Friday, January 12, 2007

Buzz Buzz Buzz

We watched Pan's Labyrinth last weekend. It _is_ as good as they say. It's a Spanish film, so look for it for sure in the foreign film category at the Oscars. Maybe even in the best actress category for the 11-year-old lead. Here's an interview with the director. It's definitely one to check out when it comes out in your area.

9 comments:

Anonymous said...

awesome! we're going to see it today! i'll post my thoughts after we see it.

Anonymous said...

i thought it was very, very good. though not life changing. and even though i'd read many reviews that used the adjective "horrific," i was still struck by how dark and disturbing it was at times. death of childhood, indeed. good thing we snuck into dreamgirls afterward to lighten the mood.

Cladeedah said...

Definitely not life-changing, but, then again, most movies aren't. Yeah, I was really bummed after the movie. I was going to warn you about that, but I didn't want to spoil it. Brian said the ending was happy. I was like, "Dude, you're on crack." I'm always looking for unique with movies. This movie was so clever and unique, I thought, with its whole dark fairy-tale, Spanish Civil War thing.

Anonymous said...

i read the ending as saying that you can either be happy, living in a fairy tale, or miserable, living in reality. depends, i guess, on whether you take the fairy tale portions of the film at face value, or whether you question their existence in the first place. being in the latter camp, the ending, to me, is definitively miserable. (which is to say, i agree, brian is on crack.)

Cladeedah said...

I'm in the latter camp as well. No kingdom. No princess throne. Just things sucking and then sucking some more. Brian is more the optimist-type.

Cladeedah said...

***SUPER SPOILER ALERT***

I don't know about all that moral ambiguity stuff. I mean, things didn't all suck in the end in real life. The little baby lived. And the evil captain died. And the rebels prevailed.

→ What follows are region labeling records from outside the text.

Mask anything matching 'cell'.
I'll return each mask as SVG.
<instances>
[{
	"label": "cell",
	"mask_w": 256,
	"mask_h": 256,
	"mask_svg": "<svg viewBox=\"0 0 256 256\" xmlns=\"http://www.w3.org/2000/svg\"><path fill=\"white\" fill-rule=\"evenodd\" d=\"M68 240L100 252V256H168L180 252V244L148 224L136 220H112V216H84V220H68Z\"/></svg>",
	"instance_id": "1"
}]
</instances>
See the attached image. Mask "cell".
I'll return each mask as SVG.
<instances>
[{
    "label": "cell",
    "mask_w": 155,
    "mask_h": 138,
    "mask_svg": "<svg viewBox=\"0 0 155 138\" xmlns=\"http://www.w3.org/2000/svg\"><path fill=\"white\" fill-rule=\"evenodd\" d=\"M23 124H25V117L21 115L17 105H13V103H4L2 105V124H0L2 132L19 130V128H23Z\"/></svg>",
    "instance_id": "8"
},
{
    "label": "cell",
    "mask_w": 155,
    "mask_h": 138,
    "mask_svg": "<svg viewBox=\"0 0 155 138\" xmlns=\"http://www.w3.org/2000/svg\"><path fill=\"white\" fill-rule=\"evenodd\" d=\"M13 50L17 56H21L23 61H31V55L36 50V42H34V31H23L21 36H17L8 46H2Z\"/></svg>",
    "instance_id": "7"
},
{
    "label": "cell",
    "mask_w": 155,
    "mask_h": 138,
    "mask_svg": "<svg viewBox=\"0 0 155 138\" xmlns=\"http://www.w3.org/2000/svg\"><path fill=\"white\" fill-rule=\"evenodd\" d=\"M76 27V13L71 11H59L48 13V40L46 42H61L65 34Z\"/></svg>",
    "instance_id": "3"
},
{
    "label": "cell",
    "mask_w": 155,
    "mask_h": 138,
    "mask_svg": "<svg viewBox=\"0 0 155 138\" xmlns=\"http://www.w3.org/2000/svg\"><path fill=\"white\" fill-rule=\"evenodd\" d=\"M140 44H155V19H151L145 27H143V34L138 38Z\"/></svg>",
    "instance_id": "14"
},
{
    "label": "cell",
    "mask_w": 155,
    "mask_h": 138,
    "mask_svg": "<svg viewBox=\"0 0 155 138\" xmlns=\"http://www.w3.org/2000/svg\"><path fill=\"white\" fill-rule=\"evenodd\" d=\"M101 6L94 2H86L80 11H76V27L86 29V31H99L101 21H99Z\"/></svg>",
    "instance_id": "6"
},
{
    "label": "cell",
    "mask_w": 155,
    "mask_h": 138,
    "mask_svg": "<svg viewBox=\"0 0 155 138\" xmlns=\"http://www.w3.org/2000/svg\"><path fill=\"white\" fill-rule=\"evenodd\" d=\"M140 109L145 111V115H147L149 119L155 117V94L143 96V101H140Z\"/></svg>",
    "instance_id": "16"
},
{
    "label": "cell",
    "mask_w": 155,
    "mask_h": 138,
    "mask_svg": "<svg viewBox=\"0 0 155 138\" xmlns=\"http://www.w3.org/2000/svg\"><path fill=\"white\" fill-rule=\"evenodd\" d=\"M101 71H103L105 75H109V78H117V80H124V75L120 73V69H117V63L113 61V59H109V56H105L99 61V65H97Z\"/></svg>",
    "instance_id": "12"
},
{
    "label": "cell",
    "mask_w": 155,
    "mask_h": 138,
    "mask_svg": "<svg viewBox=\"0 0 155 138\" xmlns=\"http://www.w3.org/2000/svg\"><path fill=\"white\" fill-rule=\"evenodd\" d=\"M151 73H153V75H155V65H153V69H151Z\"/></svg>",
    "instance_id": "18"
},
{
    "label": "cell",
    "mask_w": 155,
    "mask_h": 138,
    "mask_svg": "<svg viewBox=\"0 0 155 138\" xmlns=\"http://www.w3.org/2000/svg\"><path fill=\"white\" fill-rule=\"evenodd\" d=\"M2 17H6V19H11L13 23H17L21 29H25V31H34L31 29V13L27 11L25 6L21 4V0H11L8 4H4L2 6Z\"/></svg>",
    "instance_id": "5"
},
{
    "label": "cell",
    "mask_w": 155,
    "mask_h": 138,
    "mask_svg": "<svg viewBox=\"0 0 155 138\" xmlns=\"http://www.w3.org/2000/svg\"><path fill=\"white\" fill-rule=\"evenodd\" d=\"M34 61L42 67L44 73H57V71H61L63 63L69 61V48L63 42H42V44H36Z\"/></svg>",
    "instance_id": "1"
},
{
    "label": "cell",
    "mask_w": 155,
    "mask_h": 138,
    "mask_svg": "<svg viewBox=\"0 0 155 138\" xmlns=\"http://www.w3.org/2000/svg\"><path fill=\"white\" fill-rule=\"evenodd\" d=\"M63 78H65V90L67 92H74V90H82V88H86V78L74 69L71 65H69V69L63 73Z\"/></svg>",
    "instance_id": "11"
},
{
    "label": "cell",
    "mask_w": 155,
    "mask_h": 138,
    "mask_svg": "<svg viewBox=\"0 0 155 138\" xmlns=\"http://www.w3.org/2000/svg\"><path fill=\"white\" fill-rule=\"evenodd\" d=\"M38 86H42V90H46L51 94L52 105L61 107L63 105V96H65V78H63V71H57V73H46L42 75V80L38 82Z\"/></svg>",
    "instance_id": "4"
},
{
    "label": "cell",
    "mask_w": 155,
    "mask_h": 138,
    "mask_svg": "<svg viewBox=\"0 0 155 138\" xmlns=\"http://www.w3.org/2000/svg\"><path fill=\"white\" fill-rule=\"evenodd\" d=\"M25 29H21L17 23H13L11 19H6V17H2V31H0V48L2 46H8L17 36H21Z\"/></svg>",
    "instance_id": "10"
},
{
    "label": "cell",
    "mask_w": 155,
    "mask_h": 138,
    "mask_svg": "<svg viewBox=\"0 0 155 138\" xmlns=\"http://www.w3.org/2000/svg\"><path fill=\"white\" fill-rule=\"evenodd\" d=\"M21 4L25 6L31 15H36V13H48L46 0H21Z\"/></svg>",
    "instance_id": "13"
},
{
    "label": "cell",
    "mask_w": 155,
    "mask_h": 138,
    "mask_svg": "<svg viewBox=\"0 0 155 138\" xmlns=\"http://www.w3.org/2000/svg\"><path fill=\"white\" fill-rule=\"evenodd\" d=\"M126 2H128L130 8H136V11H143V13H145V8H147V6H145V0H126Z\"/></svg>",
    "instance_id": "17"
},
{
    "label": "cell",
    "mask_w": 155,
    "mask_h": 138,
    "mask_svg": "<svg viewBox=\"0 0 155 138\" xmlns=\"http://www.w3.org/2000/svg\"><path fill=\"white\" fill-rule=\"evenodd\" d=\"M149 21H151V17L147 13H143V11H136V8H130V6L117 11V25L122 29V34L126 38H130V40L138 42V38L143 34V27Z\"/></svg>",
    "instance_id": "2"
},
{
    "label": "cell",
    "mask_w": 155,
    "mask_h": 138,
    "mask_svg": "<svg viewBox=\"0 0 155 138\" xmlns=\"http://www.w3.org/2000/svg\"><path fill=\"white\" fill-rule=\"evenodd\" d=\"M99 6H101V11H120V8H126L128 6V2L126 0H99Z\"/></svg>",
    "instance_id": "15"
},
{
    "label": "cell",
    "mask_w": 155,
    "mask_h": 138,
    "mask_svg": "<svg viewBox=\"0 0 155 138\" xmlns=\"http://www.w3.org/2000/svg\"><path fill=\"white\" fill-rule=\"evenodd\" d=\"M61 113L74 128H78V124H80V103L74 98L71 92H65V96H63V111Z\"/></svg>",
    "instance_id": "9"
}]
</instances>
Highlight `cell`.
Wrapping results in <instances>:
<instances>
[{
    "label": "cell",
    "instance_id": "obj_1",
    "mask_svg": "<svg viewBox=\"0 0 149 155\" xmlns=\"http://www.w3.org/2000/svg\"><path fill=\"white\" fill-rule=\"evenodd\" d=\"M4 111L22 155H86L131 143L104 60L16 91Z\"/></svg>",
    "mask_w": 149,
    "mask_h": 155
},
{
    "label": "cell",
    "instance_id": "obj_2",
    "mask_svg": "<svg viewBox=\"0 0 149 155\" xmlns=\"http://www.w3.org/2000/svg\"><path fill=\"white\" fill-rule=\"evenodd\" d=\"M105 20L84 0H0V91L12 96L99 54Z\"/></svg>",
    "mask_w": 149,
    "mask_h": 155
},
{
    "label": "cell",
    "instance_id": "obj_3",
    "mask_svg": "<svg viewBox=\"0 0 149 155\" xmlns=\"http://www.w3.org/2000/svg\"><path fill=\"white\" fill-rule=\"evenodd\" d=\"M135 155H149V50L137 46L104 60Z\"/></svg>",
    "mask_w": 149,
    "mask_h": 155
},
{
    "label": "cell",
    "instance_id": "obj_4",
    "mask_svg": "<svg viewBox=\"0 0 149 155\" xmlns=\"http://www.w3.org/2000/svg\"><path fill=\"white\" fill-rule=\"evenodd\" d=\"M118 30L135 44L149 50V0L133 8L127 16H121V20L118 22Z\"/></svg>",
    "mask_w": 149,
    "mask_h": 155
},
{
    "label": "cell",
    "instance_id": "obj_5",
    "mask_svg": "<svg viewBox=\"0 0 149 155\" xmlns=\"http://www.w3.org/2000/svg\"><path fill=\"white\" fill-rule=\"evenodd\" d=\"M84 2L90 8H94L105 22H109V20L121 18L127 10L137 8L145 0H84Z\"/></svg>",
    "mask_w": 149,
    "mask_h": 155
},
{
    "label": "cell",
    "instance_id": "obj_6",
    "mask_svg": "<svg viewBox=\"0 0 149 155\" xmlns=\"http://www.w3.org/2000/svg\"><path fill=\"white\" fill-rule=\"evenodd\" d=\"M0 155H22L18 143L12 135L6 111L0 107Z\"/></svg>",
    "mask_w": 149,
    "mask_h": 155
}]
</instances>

I think the ultimate goal of the movie was to get the viewer to decide whether they believed in fairy tales. It's two totally different films depending on which camp you're in. So are you more like the whimsical heroine or the evil stepfather?

Another possible thesis is that the fictional "story" is an exaggerated, glorified re-telling of the real story after the fact. So it could have been Mercedes' way of telling Ofelia's little brother about his amazing sister (the princess) after she was dead and gone. The point being that this is how fairy tales come to life out of real stories. Like what the movie Unbreakable was saying about superheroes.

Anonymous said...

well, again, in order to see the ending in any sort of uplifting light, you have to see the fantasy element of the film as real, in some way, and i don't see it as real at all, not even within the world of the film. i think the fantasy world is entirely of the girl's creation. the film, according to the director, is about the death of childhood. the little girl can never quite grow up, never quite leave the fairy tales behind, and therefore cannot make the transition into adulthood. which is a pretty horrible place, at least in this film it is, but it's reality.

Anonymous said...

i didn't see what you wrote before i posted, claudia, but that "retelling" theory is interesting. because isn't that what fairy tales are, ways of explaining reality to little kids who can't understand it like an adult can?

Cladeedah said...

And they're hero tales usually too. She was really into fairy tales, so the best thing to do to honor her memory I think would be to preserve her memory as a fairy tale.

If the director said it's about being stuck in childhood, then he's pretty much saying he's in the non-believer camp. Stuck in your childhood is a good theme too. Since little kids who die get to stay kids forever (assuming there's some kind of afterlife, if you're the type to believe in it).